La primavera avanza, aunque no lo parezca, aunque sintamos nostalgia de aquellos tiempos en los que los titulares de los medios abrían a bombo y platillo con una gala del Carnaval, las fiestas del Almendro en Flor o la estampa marinera de un velero buque-escuela de un país lejano que hacía en puerto una de sus escalas a la vuelta al mundo. Luego, ese fin de semana dejaban pasar a ver el velero, y eso también era noticia. Los lunes, si el equipo de fútbol local había ganado se saboreaba en sitio preferente el golazo de la victoria marcado por Fulanito; si había perdido, podía aparecer un titular muy catastrófico y se abría un debate sobre fichajes, la cantera o la idoneidad del entrenador. A menudo comentábamos que se le estaba dando demasiada importancia a noticias frugales, con falta de calado o directamente frívolas. Ahora nos da miedo encender la radio o la televisión, navegar por las redes o leer un periódico. Cada cabecera es realmente algo tremendo, pero no en sentido figurado como en el fútbol, sino que realmente afecta a nuestras vidas como una amenaza que no es broma.
Claro, ahora echamos de menos que nos informen de forma preferente y en titulares de una feria del queso o de una jornada en la que todas las bicicletas salen a la calle. Al principio, nos agobiaban esas noticias terribles, pero tengo la sensación de que se nos han endurecido la retina y las entendederas con tanta desgracia real y colectiva, que antes solo veíamos como hipótesis en las películas de catástrofes con un gran presupuesto para simular la voladura de una refinería o el tsunami producido por un terremoto marino. Había desgracias, sí, pero todas ocurrían muy lejos y nuestro inconsciente se defendía con esa disculpa estúpida, porque todo nos acaba afectando, por aquello del efecto mariposa, solo que ahora las mariposas que aletean son gigantescas y el aire nos llega hasta aquí con todas sus consecuencias; si quiere comprobarlo, pruebe a poner gasolina o a comprar aceite de girasol.
Lo más peligroso de todo es que nos acostumbramos a vivir en medio del desastre, sufrir un confinamiento medieval, o peor aún, empezamos a anestesiarnos contra el horror. No lo critico, ya tenemos la mente demasiado estresada para que, encima, dramaticemos más la realidad enloquecida que nos rodea.

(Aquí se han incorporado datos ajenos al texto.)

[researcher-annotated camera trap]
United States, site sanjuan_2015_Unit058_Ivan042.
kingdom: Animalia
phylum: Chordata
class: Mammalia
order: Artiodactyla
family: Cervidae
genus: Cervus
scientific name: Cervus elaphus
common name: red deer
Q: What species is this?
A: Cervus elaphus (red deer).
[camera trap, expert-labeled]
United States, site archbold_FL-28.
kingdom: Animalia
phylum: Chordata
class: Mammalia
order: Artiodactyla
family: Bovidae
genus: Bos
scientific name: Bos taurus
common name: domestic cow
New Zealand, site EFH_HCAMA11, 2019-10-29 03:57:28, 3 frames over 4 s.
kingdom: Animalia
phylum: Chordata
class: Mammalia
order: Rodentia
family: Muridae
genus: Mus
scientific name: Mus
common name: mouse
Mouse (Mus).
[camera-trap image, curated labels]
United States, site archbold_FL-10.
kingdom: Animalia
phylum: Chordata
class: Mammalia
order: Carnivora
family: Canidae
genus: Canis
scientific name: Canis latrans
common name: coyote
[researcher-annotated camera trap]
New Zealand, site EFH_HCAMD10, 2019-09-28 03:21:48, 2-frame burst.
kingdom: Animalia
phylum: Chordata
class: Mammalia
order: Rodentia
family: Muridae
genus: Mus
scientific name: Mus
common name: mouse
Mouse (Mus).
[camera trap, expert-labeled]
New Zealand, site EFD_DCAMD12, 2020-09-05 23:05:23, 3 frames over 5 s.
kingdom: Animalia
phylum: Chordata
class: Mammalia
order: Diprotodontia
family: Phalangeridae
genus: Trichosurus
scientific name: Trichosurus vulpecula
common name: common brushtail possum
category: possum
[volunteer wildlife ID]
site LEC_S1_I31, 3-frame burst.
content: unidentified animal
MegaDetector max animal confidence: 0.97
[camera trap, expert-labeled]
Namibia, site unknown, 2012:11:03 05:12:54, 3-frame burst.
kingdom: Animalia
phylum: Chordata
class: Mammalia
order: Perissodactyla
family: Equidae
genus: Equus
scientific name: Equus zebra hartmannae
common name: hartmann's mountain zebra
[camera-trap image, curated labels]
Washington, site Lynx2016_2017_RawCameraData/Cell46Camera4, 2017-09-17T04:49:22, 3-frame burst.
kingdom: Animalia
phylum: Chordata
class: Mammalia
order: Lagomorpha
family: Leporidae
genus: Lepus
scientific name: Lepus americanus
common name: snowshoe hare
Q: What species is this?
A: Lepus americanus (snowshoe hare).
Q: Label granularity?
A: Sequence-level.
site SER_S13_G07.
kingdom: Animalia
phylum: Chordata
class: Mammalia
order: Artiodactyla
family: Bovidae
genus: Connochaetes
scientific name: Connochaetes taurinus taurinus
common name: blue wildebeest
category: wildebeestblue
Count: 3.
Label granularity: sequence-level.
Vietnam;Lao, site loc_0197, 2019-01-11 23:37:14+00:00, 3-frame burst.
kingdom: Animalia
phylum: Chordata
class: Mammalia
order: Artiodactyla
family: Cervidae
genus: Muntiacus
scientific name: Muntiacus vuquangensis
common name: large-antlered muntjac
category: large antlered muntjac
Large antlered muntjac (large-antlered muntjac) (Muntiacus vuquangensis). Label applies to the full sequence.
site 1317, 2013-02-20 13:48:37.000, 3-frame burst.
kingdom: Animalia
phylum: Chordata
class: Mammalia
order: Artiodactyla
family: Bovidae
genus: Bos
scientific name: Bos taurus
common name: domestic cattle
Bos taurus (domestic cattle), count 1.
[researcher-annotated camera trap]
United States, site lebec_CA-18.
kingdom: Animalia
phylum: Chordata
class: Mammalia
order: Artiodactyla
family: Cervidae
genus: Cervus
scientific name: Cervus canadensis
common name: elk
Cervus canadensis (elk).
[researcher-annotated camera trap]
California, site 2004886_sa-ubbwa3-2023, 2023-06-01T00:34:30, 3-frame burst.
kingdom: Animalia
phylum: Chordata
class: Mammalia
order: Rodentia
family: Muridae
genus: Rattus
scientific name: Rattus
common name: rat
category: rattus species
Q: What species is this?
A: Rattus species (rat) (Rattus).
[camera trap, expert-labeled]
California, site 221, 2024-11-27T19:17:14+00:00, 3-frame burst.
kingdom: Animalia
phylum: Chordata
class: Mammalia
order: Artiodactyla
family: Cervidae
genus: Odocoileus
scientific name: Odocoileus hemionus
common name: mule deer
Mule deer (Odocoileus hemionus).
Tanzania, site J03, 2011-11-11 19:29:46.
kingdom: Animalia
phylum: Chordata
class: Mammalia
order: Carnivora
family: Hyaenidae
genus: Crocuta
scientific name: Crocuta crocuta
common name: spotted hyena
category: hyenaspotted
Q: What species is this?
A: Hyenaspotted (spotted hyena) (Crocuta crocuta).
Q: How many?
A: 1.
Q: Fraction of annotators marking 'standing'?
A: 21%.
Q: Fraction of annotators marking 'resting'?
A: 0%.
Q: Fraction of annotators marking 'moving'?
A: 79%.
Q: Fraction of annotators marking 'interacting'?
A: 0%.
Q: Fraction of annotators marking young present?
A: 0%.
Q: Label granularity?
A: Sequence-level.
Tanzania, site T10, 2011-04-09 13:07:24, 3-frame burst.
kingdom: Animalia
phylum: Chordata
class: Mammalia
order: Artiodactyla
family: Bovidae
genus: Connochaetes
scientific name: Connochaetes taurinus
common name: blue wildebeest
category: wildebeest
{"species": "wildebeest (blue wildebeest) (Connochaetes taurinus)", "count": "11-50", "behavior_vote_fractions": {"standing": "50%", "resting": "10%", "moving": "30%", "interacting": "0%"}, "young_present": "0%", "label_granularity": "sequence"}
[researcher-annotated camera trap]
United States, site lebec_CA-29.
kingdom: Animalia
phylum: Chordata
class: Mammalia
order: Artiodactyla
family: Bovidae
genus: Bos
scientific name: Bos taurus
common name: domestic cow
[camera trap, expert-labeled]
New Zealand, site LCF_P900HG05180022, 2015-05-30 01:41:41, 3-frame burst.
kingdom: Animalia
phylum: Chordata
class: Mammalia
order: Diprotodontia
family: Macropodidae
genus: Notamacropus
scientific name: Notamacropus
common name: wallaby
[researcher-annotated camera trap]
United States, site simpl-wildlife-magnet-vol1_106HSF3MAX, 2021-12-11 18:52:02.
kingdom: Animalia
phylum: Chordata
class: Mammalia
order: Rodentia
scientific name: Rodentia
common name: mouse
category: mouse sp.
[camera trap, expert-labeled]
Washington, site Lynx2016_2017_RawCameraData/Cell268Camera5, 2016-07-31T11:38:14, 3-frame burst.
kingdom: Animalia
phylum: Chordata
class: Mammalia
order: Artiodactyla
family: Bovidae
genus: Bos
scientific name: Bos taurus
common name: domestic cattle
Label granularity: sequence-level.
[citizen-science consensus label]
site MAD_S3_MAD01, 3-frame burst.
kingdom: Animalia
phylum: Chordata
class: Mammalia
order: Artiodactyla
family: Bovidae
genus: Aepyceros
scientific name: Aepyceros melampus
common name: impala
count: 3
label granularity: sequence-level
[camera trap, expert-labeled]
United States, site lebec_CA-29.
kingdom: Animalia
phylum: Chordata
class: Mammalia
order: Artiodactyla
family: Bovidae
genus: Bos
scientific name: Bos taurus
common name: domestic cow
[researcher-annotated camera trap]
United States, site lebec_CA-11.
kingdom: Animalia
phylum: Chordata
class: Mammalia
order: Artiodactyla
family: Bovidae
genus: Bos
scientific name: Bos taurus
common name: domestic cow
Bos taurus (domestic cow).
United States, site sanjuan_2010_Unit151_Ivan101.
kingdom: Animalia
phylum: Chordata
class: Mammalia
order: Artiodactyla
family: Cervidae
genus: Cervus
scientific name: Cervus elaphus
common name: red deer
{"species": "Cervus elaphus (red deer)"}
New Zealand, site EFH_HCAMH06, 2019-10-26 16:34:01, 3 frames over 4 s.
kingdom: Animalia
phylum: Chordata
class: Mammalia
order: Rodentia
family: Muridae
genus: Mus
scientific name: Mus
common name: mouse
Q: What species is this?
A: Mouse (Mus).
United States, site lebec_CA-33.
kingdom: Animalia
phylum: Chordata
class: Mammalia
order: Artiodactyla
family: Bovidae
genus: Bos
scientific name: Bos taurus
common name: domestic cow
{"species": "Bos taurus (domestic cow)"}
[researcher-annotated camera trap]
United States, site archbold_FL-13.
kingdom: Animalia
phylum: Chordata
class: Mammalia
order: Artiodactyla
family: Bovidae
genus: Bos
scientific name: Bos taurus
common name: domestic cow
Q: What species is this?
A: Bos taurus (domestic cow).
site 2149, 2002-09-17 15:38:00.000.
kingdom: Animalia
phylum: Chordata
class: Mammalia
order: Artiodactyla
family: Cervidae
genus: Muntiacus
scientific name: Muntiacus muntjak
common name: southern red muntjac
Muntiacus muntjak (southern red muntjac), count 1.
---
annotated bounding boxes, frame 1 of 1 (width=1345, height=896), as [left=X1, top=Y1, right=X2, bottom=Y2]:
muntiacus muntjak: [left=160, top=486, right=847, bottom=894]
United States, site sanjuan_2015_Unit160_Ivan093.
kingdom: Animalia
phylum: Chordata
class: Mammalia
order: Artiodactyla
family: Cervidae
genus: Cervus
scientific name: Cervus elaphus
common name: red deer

Que nos muestren cientos de cadáveres de personas asesinadas en Ucrania; que asistamos a un bombardeo en primera fila de nuestro sofá, desde donde también vemos cómo la geología enfurecida de un volcán se lleva por delante los medios y la forma de vida de personas con las que nos sentimos identificadas porque viven una realidad geográfica y humana como la nuestra; que ahora, por decisión política, las cifras públicas de la pandemia sean “orientativas” aunque sigan muriendo docenas de personas, casi todas muy vulnerables, y que ya importan poco al PIB -solo restan-; que haya una inflación galopante; que corramos el peligro de escasez debido a la insularidad y al lugar que ocupamos en el mapa…
Todo lo que antes se veía venir como posibilidad apocalíptica y que hacía parecer exagerados aguafiestas a quienes osaban advertir de que lo posible siempre es susceptible de convertirse en real, todo eso, es ahora tangible, y ante tanta realidad terrorífica, mucha gente prefiere ni hablar de esos temas, entre otras cosas porque habrá quien sepa por qué estamos en esta encrucijada de la historia, pero no lo ha dicho, y es aún más terrible que ni siquiera haya una persona que lo sepa, y todos crean que la solución es el otro.
Qué tiempos aquellos en los que los titulares eran la bajada de la Rama, la romería del Pino o la pesca de la lisa en el Charco de La Aldea. A veces, incluso una feria de artesanía, agrícola o del libro daba para abrir un noticiario o colorear la portada de un periódico. Ahora nos damos cuenta de realidades que intuíamos pero que sobrevolábamos para no asustarnos y que ponían -entonces también- en evidencia la fragilidad de nuestras islas, que para desayunar ese gofio autóctono que nos viene por línea aborigen se muelen cereales que nos vienen de fuera porque aquí no se cultivan, lo mismo que ese ron tan isleño fabricado con melaza importada, o los quesos extraordinarios de nuestro archipiélago, que ganan premios mundiales y se hacen con leche de una ganadería alimentada con piensos de muy lejana procedencia, como las folclóricas mantas esperanceras de los pastores, que en realidad son mantas de dormir dobladas, tejidas en Manchester con lana de Australia. ¿Y si todo no es más que una cruel mentira que hemos consentido que la construya el miedo?